William Riggs, Dealing with parking issues on an urban campus: The case of UC Berkeley, Case Studies on Transport Policy, Volume 2, Issue 3, December 2014, Pages 168-176, ISSN 2213-624X, http://dx.doi.org/10.1016/j.cstp.2014.07.009.
 

 

Safety in Numbers? Peter Jacobsen talks about bicycle and pedestrian safety.


creative commons licensed ( BY ) flickr photo shared by D Coetzee

Last Friday transportation consultant Peter Jacobsen was the featured speaker of the ITS Berkeley Transportation Seminar. He discussed his reseasrch in bicycle and pedestrian safety captured in his seminal paper, "Safety in Numbers" (Injury Prevention, v.9 no. 3, 2013). One of the questions he raised was how to define safety. Is it reflected in the data (number of incidents) or behavior (which is difficult to tease from that data)?
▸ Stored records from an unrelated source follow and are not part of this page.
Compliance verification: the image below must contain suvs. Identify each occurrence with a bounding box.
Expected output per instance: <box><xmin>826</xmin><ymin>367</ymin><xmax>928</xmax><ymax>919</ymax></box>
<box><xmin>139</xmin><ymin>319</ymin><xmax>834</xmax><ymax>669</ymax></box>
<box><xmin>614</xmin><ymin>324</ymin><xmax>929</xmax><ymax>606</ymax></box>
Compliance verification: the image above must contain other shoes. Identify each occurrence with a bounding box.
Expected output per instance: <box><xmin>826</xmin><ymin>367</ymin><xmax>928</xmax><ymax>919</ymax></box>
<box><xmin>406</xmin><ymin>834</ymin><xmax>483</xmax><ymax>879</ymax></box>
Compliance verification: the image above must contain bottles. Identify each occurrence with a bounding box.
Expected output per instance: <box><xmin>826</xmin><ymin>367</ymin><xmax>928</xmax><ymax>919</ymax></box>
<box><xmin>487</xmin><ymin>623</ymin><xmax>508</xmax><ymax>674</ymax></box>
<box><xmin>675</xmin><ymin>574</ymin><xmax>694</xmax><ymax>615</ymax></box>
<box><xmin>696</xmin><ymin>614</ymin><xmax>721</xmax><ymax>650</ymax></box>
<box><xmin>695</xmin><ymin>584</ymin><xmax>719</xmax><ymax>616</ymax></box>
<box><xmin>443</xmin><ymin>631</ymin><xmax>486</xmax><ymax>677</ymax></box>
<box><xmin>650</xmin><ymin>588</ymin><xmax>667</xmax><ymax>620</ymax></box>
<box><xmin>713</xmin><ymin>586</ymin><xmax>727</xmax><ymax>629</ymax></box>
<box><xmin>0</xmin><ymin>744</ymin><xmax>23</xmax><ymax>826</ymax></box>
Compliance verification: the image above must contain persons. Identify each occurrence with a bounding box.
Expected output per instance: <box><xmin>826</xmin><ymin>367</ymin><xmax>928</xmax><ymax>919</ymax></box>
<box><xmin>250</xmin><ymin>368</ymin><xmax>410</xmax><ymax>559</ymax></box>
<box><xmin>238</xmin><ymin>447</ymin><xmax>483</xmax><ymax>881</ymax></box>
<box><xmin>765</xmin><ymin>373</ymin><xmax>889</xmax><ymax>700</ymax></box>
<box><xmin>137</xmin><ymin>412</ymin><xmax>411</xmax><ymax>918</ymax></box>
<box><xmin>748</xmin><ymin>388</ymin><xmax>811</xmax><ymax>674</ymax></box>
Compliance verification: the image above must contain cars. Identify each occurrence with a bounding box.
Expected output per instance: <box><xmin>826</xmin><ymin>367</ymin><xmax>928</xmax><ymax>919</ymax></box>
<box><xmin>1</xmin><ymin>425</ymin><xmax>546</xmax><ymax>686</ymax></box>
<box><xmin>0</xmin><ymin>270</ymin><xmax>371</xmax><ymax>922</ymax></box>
Jacobsen remarked that, "No one swims in shark infested waters." So when people think it is safer to ride their bicycle or walk, they will be more likely to do so - this is the crux of the safety in numbers thesis. Jacobsen's anaylsis showed that if cycling and walking increase by 300%, the individual's risk only increases 50%. This is also why Jacobsen's anlysis shows that cyclists in Upland, CA have 8-times greater risk than cyclists here in Berkeley. He then suggested there needs to be more research into whether or not more bicycles increase safety for pedestrians and vice versa. 

Jacobsen also made an interesting observation that increased pedestrian safety is not tied to behvaior. He related an anecdote about pedestrians in Sacramento who are very alert because they don't expect cars to yield to them, while pedestrians in Berkeley are often more distracted (with their heads in their phones) because they know cars will yield. Their comfort with the situation is reflected in their behavior. Jacobsen also used the iconic crosswalk of Abbey Road as an example of the evolution of street markings for safety. Watch the live stream now to see it in action - flashing crossing lights, zig-zag lane markers, and more to make it safe for crossing. 

He also discussed other papers that had interestesting observations about bicycle/pedestrian safety. One, "For heaven’s sake follow the rules: pedestrians’ behavior in an ultra-orthodox and a non-orthodox city," by Rosenbloom, Nemrodov, and Barkan compares pedestrian compares pedestrian behavior in an ultra-orthodox Israeli city to that in a quite secular city. The other is "Evidence on Why Bike-Friendly Cities Are Safer for All Road Users" by Marshall and Garrick, which investigates if bicycles improve traffic safety for all modes.